1. **Original model weights required**: This repo contains only compiled NEFFs and
   (if available) pre-sharded weight checkpoints. You still need the original
   `Qwen/Qwen3-VL-4B-Instruct` model weights on disk.

2. **`tie_word_embeddings` fix**: The original model has `tie_word_embeddings=true`.
   You must either add `lm_head.weight` to the safetensors file or apply the
   monkey-patch (see the benchmark script for details).

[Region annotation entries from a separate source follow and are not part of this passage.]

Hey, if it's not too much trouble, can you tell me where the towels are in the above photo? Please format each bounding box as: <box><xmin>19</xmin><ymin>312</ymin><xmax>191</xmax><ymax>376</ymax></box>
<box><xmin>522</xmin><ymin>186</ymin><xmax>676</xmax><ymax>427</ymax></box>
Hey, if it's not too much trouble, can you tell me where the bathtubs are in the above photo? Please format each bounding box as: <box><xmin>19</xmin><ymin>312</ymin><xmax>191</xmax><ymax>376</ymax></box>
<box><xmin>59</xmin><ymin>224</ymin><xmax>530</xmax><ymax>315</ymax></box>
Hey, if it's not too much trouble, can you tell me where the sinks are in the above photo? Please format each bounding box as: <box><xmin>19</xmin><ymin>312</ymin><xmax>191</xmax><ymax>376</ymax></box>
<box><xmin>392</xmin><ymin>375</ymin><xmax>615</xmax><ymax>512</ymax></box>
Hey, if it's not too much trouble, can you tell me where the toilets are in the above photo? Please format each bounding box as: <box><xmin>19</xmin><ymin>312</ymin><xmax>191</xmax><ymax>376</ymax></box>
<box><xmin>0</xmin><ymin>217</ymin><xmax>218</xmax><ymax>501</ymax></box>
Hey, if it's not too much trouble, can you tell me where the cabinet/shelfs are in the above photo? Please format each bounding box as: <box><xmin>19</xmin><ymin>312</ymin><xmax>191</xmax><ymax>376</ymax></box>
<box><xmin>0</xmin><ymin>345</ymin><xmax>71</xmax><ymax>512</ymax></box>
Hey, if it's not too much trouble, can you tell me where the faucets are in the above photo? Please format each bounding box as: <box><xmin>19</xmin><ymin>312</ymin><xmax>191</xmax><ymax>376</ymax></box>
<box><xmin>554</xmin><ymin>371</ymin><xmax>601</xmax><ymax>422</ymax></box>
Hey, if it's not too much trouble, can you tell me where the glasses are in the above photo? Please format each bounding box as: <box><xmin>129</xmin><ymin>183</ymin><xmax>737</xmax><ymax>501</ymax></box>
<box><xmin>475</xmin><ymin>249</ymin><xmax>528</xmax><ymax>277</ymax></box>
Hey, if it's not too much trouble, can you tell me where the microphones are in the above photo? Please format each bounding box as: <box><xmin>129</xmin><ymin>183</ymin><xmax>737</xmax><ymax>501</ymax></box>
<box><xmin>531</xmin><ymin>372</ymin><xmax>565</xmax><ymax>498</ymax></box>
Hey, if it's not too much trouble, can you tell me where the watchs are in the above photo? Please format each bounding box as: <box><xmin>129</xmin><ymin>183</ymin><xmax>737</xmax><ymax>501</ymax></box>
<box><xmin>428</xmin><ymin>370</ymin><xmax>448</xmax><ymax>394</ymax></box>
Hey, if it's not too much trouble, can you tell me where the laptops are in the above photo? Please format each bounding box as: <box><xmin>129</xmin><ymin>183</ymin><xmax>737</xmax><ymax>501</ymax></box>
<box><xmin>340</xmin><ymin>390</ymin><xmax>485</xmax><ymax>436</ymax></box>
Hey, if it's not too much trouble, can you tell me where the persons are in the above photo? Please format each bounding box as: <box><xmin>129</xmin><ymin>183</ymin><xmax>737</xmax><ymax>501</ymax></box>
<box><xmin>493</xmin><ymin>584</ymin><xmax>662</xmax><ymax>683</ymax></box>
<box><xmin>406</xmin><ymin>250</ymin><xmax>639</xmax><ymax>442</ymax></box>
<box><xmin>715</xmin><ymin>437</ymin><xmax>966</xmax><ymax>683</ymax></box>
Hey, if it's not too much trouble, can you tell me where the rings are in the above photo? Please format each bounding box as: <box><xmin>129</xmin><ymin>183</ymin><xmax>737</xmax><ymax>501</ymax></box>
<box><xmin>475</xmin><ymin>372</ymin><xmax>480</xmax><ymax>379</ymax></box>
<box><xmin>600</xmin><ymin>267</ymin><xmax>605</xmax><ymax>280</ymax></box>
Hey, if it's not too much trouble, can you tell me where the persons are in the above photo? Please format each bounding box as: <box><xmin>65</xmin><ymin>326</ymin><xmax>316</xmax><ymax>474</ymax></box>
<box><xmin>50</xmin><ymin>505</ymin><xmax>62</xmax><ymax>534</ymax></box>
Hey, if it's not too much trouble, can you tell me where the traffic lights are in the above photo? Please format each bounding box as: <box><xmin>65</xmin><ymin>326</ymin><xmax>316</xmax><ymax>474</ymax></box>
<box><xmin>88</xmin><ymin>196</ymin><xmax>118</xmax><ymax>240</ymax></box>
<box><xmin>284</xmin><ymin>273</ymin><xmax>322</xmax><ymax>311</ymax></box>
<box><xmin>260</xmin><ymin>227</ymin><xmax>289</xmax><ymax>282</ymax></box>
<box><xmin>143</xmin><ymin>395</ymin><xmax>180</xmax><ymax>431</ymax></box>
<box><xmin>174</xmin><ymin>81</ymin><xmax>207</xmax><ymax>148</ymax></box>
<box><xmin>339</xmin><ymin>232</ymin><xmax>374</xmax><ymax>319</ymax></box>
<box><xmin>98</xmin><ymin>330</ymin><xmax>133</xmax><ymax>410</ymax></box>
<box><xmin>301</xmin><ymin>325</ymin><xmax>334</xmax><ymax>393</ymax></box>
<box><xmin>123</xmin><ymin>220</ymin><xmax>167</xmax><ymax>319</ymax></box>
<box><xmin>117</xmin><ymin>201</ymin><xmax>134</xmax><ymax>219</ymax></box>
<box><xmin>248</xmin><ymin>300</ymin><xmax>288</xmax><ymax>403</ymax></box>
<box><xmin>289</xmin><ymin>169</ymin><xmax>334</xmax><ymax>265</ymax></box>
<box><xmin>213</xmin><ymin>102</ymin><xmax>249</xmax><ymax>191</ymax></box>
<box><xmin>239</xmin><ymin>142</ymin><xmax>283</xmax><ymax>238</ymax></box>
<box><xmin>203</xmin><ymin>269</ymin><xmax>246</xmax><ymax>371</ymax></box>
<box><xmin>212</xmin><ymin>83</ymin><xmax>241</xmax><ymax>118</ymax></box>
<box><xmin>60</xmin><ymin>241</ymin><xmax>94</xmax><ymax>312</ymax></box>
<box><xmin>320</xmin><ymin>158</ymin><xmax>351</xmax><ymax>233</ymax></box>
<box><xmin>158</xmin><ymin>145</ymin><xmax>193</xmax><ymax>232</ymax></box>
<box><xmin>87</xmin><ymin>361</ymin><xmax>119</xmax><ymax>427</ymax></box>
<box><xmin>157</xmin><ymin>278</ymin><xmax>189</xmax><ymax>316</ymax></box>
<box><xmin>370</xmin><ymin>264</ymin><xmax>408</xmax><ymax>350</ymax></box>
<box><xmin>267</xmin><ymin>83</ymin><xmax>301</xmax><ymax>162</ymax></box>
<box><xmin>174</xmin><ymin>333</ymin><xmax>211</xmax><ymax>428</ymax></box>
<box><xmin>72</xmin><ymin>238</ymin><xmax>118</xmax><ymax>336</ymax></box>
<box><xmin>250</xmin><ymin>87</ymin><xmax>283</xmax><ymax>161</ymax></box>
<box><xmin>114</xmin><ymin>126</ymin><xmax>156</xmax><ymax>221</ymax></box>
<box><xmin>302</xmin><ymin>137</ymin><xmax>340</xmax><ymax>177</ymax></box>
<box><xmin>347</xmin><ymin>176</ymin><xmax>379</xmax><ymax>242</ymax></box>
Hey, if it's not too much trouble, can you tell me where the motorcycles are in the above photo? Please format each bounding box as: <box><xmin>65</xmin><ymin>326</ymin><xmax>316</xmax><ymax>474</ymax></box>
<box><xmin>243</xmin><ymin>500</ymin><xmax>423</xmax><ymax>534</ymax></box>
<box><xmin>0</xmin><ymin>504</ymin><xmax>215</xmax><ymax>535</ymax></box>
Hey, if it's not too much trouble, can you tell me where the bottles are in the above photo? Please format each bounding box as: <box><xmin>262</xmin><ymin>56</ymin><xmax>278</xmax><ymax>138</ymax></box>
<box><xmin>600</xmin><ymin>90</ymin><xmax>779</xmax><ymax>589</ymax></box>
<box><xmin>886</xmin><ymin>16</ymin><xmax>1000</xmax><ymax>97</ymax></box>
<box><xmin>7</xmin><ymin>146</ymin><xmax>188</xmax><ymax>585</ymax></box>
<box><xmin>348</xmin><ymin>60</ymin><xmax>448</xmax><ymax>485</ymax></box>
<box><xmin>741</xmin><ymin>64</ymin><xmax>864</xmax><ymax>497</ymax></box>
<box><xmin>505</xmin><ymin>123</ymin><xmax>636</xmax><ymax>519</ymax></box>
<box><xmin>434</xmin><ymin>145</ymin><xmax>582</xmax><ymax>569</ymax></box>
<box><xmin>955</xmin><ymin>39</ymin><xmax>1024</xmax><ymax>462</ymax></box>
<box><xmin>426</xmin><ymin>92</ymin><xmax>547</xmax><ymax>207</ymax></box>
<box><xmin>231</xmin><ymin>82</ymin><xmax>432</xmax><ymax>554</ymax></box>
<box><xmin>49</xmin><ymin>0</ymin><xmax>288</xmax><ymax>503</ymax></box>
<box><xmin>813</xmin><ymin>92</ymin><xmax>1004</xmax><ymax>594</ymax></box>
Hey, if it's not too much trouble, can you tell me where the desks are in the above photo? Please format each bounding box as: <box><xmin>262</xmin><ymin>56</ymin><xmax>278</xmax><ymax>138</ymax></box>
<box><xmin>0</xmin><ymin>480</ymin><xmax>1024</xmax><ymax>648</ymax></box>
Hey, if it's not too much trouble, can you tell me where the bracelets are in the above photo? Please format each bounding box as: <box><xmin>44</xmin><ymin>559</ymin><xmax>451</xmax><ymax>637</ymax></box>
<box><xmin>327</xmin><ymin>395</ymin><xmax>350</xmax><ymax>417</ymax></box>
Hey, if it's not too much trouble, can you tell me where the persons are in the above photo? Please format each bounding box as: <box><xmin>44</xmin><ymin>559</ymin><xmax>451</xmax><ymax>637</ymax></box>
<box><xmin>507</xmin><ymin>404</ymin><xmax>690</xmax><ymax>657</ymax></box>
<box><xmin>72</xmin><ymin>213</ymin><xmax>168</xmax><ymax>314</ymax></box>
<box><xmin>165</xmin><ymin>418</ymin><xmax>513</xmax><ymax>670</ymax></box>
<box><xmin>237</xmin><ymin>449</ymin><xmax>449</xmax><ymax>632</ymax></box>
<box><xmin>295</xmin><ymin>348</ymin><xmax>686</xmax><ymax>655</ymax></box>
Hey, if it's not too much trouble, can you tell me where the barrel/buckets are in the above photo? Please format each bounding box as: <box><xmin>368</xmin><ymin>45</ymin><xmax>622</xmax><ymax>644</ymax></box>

3. **inf2.xlarge (16 GB RAM)**: System RAM is tight. Use `swap_space=0` to avoid
   vLLM allocating swap memory. Pre-sharded checkpoints (if included) help reduce
   peak memory during weight loading.

4. **Artifacts are SDK-version and hardware specific**: These artifacts only work on
   inf2 instances with Neuron SDK 2.28 (DLAMI 20260227).